> **Records provided**
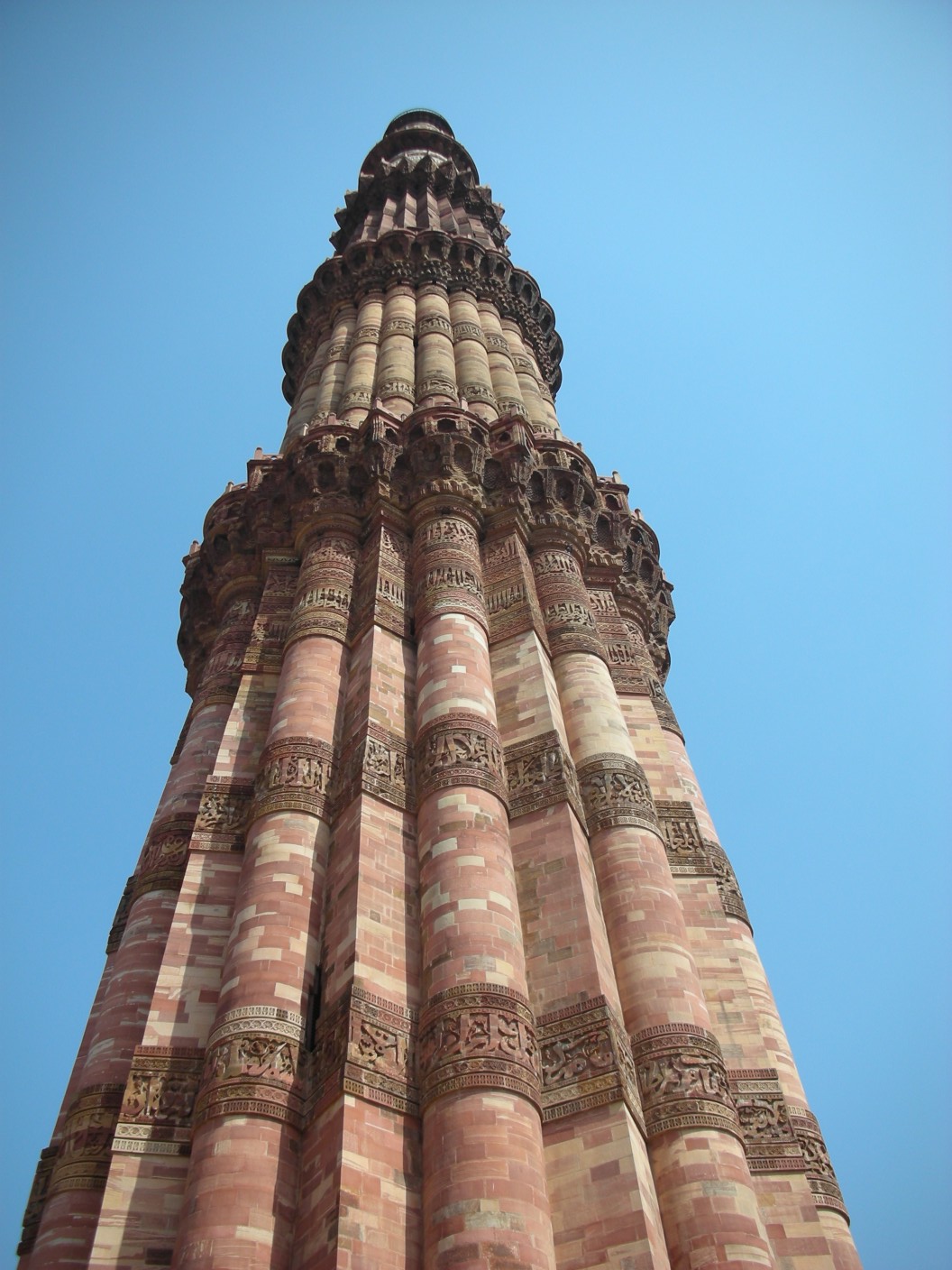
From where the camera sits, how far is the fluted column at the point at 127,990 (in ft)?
25.8

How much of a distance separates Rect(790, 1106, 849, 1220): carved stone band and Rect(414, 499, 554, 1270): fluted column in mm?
3226

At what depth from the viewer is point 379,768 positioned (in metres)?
9.60

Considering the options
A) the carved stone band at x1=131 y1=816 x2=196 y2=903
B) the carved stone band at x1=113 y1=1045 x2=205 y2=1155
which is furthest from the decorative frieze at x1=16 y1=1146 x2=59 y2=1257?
the carved stone band at x1=131 y1=816 x2=196 y2=903

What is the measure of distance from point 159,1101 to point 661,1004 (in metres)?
3.67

> **Exercise goal**
Reproduce the entire listing above with every occurrence of "fluted column" changed to "ribbed column", keeping all other text unchanged. Omit the pictures from your answer.

> **Reply**
From where the camera sits, how far is the ribbed column at the point at 127,990 (in ft)?
25.8

How much of a distance separates Rect(790, 1106, 849, 1220): carved stone band and Rect(414, 499, 554, 1270): ribbed column in mm?
3226

At what depth from the viewer is point 379,768 positioned (in metres)?
9.60

Considering the options
A) the carved stone band at x1=131 y1=816 x2=196 y2=903
B) the carved stone band at x1=113 y1=1045 x2=205 y2=1155
which is furthest from the decorative frieze at x1=16 y1=1146 x2=59 y2=1257?
the carved stone band at x1=131 y1=816 x2=196 y2=903

What is the measure of distance from point 159,1101 to point 661,1004 (in metres)?
3.67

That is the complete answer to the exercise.